The Space of Joy

The Space of Joy

Summary

The Space of Joy is a sequence of poems that recounts the endless desire for love (and the failures and compromises that accompany that desire) in a number of writers and musicians who fatally prioritise their art. It begins with Petrarch, who created great lyric poetry out of an impossible infatuation, and moves through Coleridge's self-induced guilt within domestic happiness, Matthew Arnold's disbelief in mutual love, Brahm's self-delusion and the complexities of Wallace Stevens's marriage.

It so happens that both Brahms and Arnold found themselves contemplating their art and their lives in the small Swiss town of Thun, and it is Thun that provides the setting for the wonderful concluding poem of this collection in which Fuller thinks back to his own boyood and his parents' marriage.

If there is any resolution in this sequence of magnificently playful and thought-provoking poems, it is the conviction that while 'poetry may be the only heaven we have', it is life itself that must create the 'space of joy' which art wishes to celebrate.

Shortlisted for the Costa Poetry Award.

Reviews

  • Fuller is a wonderfully skilled craftsman and the grace and elegance of his style is at the service of not only a sharp wit and intelligence, but a great depth of feeling
    Sunday Telegraph

About the author

John Fuller

John Fuller, born in Ashford, Kent, is an acclaimed poet and novelist.
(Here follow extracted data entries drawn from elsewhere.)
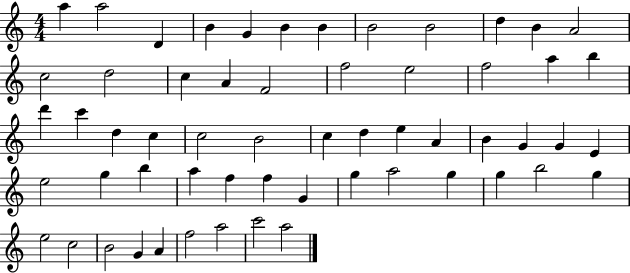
{
  \clef treble
  \numericTimeSignature
  \time 4/4
  \key c \major
  a''4 a''2 d'4 | b'4 g'4 b'4 b'4 | b'2 b'2 | d''4 b'4 a'2 | \break c''2 d''2 | c''4 a'4 f'2 | f''2 e''2 | f''2 a''4 b''4 | \break d'''4 c'''4 d''4 c''4 | c''2 b'2 | c''4 d''4 e''4 a'4 | b'4 g'4 g'4 e'4 | \break e''2 g''4 b''4 | a''4 f''4 f''4 g'4 | g''4 a''2 g''4 | g''4 b''2 g''4 | \break e''2 c''2 | b'2 g'4 a'4 | f''2 a''2 | c'''2 a''2 | \break \bar "|."
}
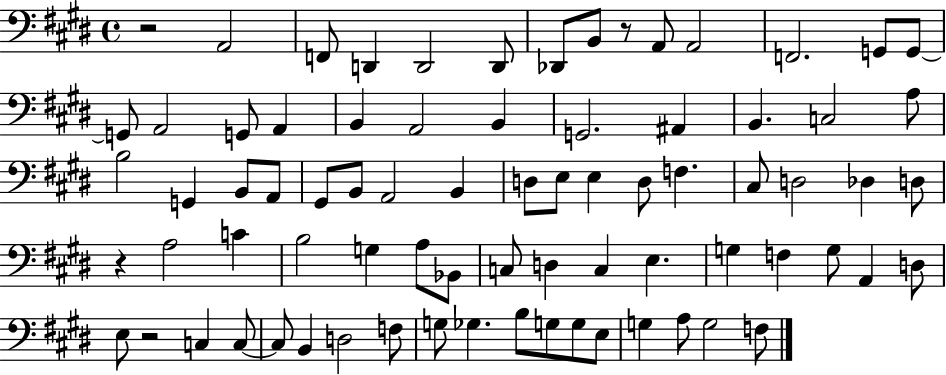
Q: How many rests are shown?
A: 4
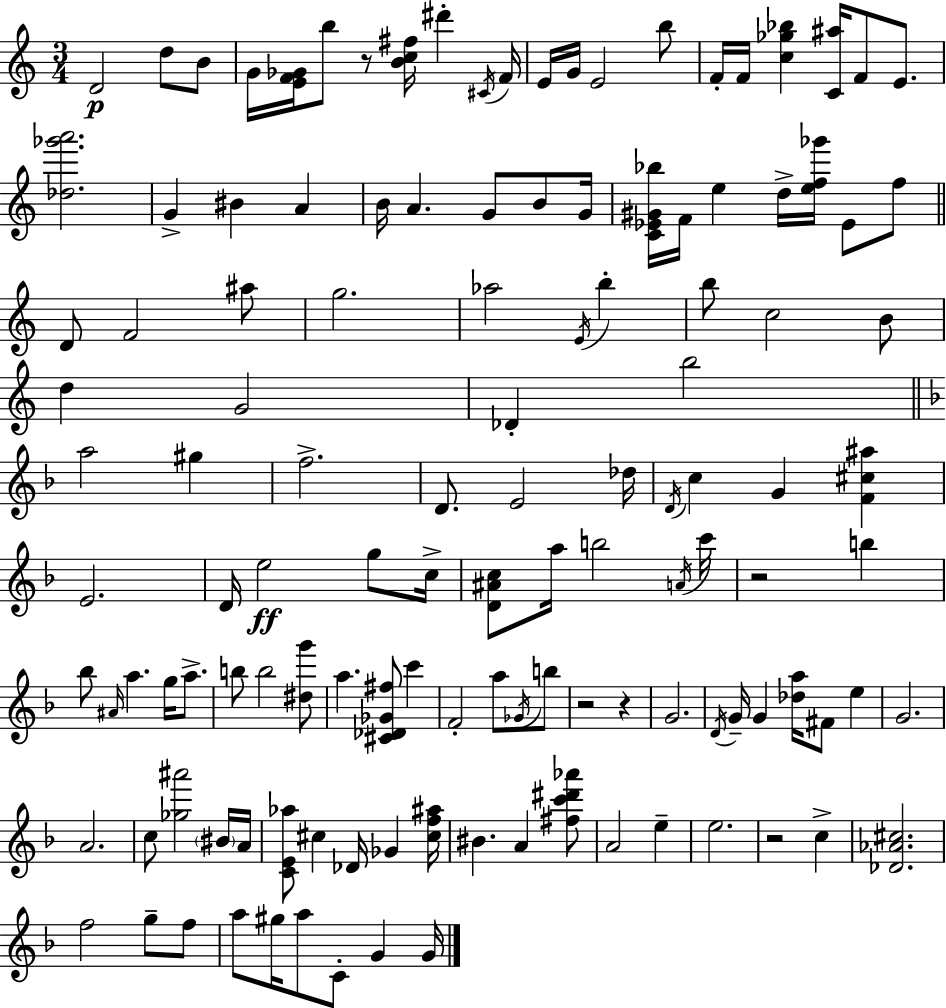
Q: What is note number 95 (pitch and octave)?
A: C5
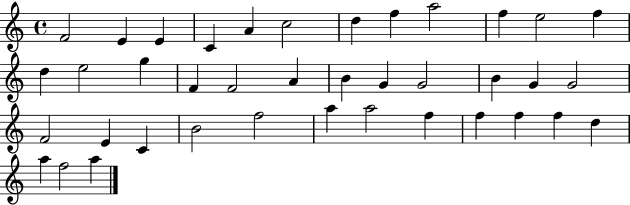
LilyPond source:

{
  \clef treble
  \time 4/4
  \defaultTimeSignature
  \key c \major
  f'2 e'4 e'4 | c'4 a'4 c''2 | d''4 f''4 a''2 | f''4 e''2 f''4 | \break d''4 e''2 g''4 | f'4 f'2 a'4 | b'4 g'4 g'2 | b'4 g'4 g'2 | \break f'2 e'4 c'4 | b'2 f''2 | a''4 a''2 f''4 | f''4 f''4 f''4 d''4 | \break a''4 f''2 a''4 | \bar "|."
}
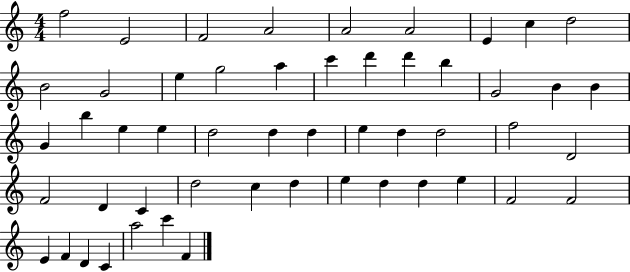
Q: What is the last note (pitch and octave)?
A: F4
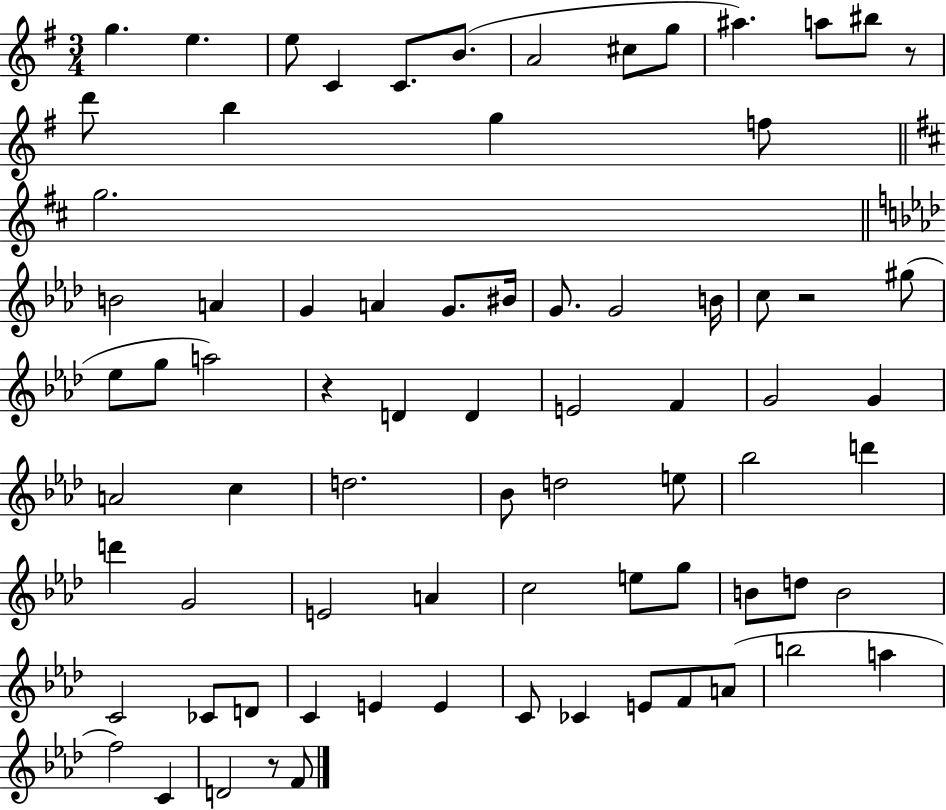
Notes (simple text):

G5/q. E5/q. E5/e C4/q C4/e. B4/e. A4/h C#5/e G5/e A#5/q. A5/e BIS5/e R/e D6/e B5/q G5/q F5/e G5/h. B4/h A4/q G4/q A4/q G4/e. BIS4/s G4/e. G4/h B4/s C5/e R/h G#5/e Eb5/e G5/e A5/h R/q D4/q D4/q E4/h F4/q G4/h G4/q A4/h C5/q D5/h. Bb4/e D5/h E5/e Bb5/h D6/q D6/q G4/h E4/h A4/q C5/h E5/e G5/e B4/e D5/e B4/h C4/h CES4/e D4/e C4/q E4/q E4/q C4/e CES4/q E4/e F4/e A4/e B5/h A5/q F5/h C4/q D4/h R/e F4/e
His collection Stones and Fires (1996) was awarded the Forward Prize; Ghosts (2004) was shortlisted for the Whitbread Award for Poetry; The Space of Joy (2006) was shortlisted for the Costa Poetry Award, and The Grey Among the Green (1988), Song & Dance (2008) and Pebble & I (2010) were all Poetry Book Society Recommendations. His 1983 novel Flying to Nowhere won the Whitbread First Novel Award and was shortlisted for the Booker Prize. He has also written collections of short stories and several books for children. He is an Emeritus Fellow of Magdalen College, Oxford.